債権放棄とは、債権者が債務者に対して有する債権を、対価を受けることなく消滅させる行為です。民法上は「免除」(民法第519条)として規定されており、債権者の一方的な意思表示によって効力が生じます。企業の財務改善や事業再生の場面では、金融機関や取引先が不良債権を整理する手段として活用されることがあります。
法人税法上の取扱い
法人が債権放棄を行った場合、放棄した金額は原則として「寄附金」として取り扱われます。寄附金には損金算入限度額が設けられているため、全額を損金に算入できるとは限りません。
ただし、法人税基本通達9-4-1では、子会社等の整理に伴い損失負担等をした場合について、「経済的利益の供与が合理的な理由に基づくもの」であれば、寄附金に該当しないとされています。具体的には、子会社等が解散・経営権の譲渡等によって整理される場合に、その整理に伴って損失負担や債権放棄を行うことがやむを得ないと認められるときです。
また、法人税基本通達9-4-2では、子会社等を再建する場合の損失負担等について定めています。子会社等の倒産を防止するためにやむを得ず行われるもので、合理的な再建計画に基づくものである場合は、寄附金に該当しないとされています。この通達が適用されるためには、以下の要件を満たすことが重要です。
- 支援額が合理的であると認められること
- 再建計画が合理的であること
- 支援者にも相当の経済合理性があること
- 他の支援者との負担割合が合理的であること
これらの通達は、親子会社間や関連会社間での債権放棄を想定したものです。第三者間の取引であれば、合理的な理由なく債権放棄が行われること自体が通常想定されないため、税務上の問題は生じにくいとされています。
債務者側への影響
債権放棄を受けた債務者側では、放棄された債務の金額が「債務免除益」として益金に算入されます。これは法人税法第22条第2項に基づき、無償による資産の譲受けに該当するためです。

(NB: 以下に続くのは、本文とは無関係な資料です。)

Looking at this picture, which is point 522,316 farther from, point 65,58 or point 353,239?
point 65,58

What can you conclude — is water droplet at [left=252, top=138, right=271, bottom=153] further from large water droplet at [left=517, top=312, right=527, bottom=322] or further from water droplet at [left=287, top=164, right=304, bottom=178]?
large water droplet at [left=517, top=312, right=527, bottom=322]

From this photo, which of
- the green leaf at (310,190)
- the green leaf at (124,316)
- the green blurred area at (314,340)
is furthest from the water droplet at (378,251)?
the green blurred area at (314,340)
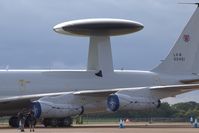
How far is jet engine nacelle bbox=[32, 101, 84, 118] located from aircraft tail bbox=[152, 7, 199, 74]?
14467mm

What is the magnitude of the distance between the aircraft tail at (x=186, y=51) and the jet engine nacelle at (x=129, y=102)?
12.5 metres

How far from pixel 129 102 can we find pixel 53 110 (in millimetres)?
5555

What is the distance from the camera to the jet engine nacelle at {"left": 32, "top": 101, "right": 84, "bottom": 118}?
51.9 metres

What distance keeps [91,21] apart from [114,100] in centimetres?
1010

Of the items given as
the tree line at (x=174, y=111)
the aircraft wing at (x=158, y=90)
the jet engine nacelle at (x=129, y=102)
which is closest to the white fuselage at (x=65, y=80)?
the aircraft wing at (x=158, y=90)

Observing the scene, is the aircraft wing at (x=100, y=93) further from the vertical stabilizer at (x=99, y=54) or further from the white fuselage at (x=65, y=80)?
the vertical stabilizer at (x=99, y=54)

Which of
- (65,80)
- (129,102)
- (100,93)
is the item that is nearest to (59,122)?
(100,93)

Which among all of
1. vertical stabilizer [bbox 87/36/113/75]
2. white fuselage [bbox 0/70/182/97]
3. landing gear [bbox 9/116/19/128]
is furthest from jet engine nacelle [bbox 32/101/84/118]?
vertical stabilizer [bbox 87/36/113/75]

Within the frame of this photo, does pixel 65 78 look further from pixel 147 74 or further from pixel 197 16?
pixel 197 16

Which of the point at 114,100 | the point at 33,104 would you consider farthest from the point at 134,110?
the point at 33,104

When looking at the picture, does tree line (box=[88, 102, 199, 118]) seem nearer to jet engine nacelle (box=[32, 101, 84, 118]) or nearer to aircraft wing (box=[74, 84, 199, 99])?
aircraft wing (box=[74, 84, 199, 99])

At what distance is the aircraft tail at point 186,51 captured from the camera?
66000mm

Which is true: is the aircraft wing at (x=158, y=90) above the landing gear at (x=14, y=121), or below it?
above

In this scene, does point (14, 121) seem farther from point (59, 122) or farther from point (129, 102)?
point (129, 102)
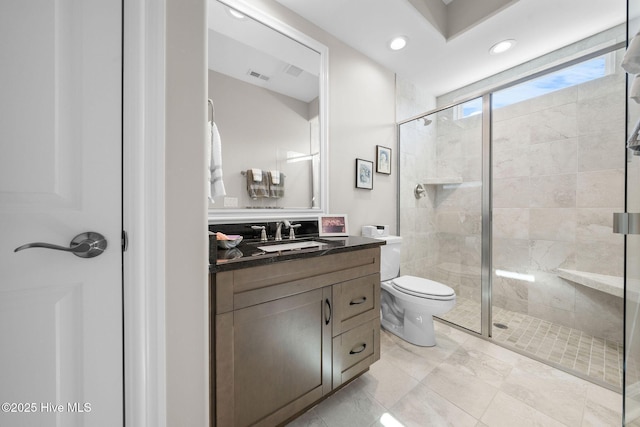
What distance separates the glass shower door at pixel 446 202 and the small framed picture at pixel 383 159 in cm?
21

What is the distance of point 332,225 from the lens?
1.90 metres

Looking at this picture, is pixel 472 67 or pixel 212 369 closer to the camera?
pixel 212 369

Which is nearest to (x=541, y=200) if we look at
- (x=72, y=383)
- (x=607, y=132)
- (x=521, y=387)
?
(x=607, y=132)

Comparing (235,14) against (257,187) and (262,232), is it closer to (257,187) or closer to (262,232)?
(257,187)

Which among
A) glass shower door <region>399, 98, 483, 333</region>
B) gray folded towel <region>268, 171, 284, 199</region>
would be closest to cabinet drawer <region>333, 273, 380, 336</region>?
gray folded towel <region>268, 171, 284, 199</region>

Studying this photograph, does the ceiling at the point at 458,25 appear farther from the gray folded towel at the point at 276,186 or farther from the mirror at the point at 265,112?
the gray folded towel at the point at 276,186

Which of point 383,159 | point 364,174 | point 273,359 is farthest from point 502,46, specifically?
point 273,359

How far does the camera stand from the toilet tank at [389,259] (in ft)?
6.75

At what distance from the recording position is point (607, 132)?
189 centimetres

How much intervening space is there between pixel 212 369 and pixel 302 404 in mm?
539

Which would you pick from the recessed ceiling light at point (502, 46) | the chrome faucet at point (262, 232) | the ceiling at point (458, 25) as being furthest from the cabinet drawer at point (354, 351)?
the recessed ceiling light at point (502, 46)

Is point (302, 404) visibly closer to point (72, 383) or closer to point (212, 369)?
point (212, 369)

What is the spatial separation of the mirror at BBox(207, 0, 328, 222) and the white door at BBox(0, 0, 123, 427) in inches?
27.6

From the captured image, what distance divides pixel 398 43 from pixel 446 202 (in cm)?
163
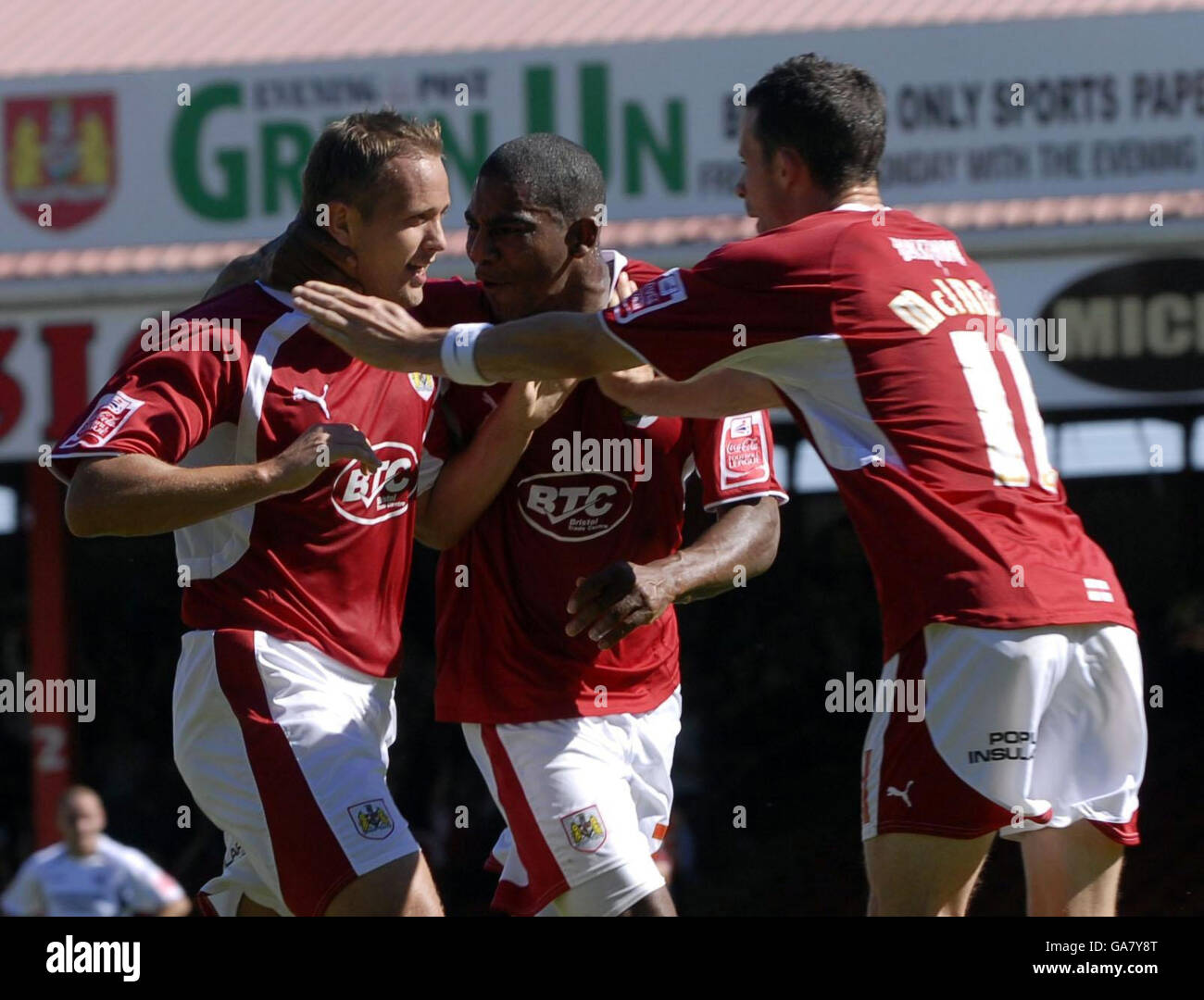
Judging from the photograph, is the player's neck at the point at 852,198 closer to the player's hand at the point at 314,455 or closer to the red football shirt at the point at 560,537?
the red football shirt at the point at 560,537

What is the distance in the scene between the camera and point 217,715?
3814 millimetres

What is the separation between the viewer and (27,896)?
881 cm

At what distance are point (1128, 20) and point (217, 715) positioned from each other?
726 centimetres

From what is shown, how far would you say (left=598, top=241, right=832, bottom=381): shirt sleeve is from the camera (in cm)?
366

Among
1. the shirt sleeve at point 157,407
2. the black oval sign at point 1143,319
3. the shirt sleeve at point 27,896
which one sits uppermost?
the black oval sign at point 1143,319

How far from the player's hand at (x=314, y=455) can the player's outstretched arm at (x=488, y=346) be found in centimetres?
17

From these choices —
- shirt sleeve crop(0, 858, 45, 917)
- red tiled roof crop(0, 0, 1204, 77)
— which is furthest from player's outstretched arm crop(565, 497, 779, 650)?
red tiled roof crop(0, 0, 1204, 77)

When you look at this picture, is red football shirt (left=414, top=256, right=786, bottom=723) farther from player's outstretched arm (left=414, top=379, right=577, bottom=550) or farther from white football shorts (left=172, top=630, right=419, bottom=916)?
white football shorts (left=172, top=630, right=419, bottom=916)

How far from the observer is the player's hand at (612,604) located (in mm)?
3830

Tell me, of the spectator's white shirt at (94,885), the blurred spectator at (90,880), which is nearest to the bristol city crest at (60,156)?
the blurred spectator at (90,880)

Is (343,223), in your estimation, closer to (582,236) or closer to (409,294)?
(409,294)

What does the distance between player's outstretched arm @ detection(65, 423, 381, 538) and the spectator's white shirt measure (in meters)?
5.37

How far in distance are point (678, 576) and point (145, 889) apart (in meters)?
5.43

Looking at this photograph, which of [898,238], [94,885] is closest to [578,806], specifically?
[898,238]
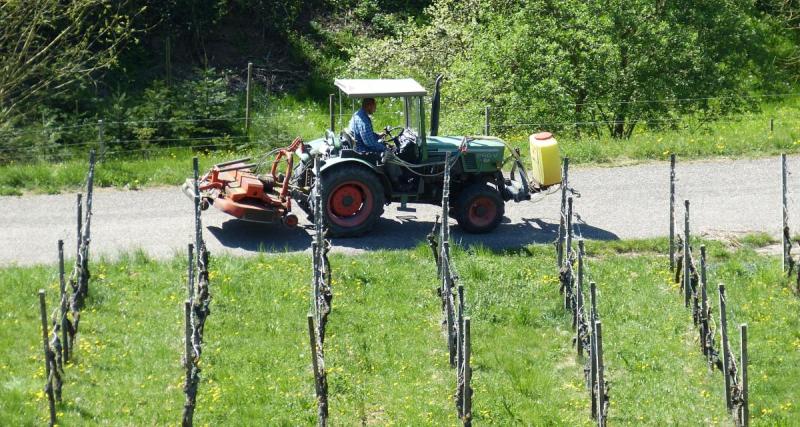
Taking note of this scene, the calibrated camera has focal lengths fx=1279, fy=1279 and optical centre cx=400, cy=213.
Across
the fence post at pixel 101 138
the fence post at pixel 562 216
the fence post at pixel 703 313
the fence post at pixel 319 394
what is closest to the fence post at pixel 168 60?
the fence post at pixel 101 138

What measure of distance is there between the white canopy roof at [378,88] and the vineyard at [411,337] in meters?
1.80

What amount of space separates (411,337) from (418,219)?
4.27 meters

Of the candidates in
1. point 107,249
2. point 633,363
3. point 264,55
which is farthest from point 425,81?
point 633,363

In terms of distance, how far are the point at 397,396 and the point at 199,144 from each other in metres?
10.0

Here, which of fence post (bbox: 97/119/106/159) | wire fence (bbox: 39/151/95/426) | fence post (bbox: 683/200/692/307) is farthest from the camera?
fence post (bbox: 97/119/106/159)

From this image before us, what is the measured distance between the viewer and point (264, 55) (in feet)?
91.6

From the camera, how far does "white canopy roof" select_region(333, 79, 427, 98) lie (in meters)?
16.4

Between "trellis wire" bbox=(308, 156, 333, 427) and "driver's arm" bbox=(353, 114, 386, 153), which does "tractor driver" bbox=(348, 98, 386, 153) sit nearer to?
"driver's arm" bbox=(353, 114, 386, 153)

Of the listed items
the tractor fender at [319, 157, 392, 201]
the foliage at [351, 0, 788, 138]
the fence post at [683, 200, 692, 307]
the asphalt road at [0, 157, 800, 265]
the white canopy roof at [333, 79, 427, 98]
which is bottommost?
the fence post at [683, 200, 692, 307]

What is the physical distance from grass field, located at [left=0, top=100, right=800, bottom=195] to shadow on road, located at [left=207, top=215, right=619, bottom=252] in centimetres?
271

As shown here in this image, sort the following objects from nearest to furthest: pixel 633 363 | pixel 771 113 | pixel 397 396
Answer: pixel 397 396 → pixel 633 363 → pixel 771 113

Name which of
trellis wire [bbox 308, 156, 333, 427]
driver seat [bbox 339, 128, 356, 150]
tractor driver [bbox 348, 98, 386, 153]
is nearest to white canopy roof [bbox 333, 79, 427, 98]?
tractor driver [bbox 348, 98, 386, 153]

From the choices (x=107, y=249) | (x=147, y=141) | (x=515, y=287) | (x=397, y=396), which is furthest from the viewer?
(x=147, y=141)

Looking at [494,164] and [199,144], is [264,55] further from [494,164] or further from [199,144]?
[494,164]
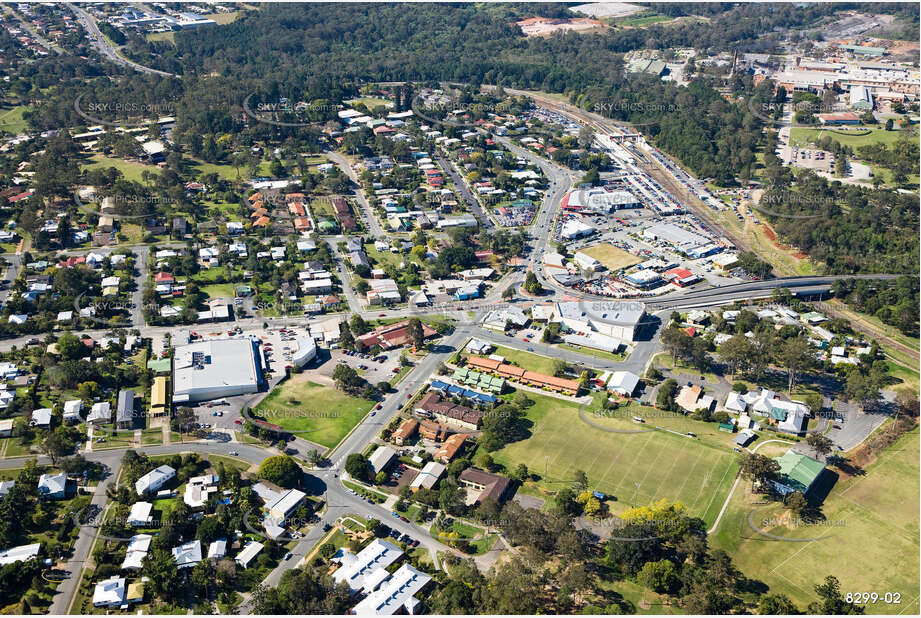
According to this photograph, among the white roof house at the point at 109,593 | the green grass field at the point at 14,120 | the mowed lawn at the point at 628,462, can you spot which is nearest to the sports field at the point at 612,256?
the mowed lawn at the point at 628,462

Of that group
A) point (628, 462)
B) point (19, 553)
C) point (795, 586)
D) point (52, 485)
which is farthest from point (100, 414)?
point (795, 586)

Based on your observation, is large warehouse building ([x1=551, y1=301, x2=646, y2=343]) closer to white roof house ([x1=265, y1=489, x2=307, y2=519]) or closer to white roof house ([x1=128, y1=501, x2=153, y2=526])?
white roof house ([x1=265, y1=489, x2=307, y2=519])

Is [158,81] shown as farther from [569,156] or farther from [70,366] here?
[70,366]

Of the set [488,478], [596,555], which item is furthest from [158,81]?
[596,555]

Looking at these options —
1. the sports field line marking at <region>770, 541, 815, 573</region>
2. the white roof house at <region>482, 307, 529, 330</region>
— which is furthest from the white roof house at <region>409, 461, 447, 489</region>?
the sports field line marking at <region>770, 541, 815, 573</region>

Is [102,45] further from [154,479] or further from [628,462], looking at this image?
[628,462]

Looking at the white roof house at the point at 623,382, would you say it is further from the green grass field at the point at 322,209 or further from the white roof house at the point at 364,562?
the green grass field at the point at 322,209
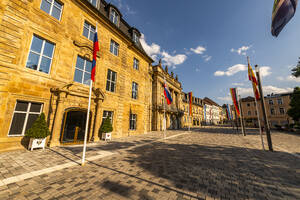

債務超過の状態にある企業が債権放棄を受ける場合、繰越欠損金との相殺により課税負担が生じないケースもあります。しかし、欠損金の額が不足する場合や繰越期限が到来している場合には、債務免除益に対して課税が発生する可能性があります。
法人税法第59条では、再生手続開始の決定があった場合等に期限切れ欠損金の損金算入が認められています。私的整理ガイドラインや中小企業再生支援協議会スキームなど、一定の要件を満たす私的整理においても同様の措置が設けられています。
実務上の留意点
債権放棄を実行する際は、書面で明確に意思表示を行うことが重要です。口頭での免除も法律上は有効ですが、税務調査において放棄の事実や時期を証明するためには、内容証明郵便等の書面による通知が望ましいとされています。
金融機関が債権放棄を行う場合は、通常、再生計画や経営改善計画の策定が前提となります。金融機関にとって債権放棄は株主への説明責任を伴うため、合理的な理由と計画がなければ実行は困難です。
また、複数の債権者がいる場合は、債権者間の公平性の確保が重要な論点となります。一部の債権者のみが放棄を行い、他の債権者がそのまま回収を続けるような状況は、放棄を行う債権者にとって不合理であるため、債権者間の調整が欠かせません。
まとめ
債権放棄は、不良債権の処理や事業再生の局面で活用される手法です。放棄する側は法人税基本通達9-4-1および9-4-2の要件を満たすかどうかが損金算入の可否を左右し、受ける側は債務免除益への課税に注意が必要です。実行にあたっては税理士や弁護士と十分に協議し、書面での証拠を残しながら進めることが大切です。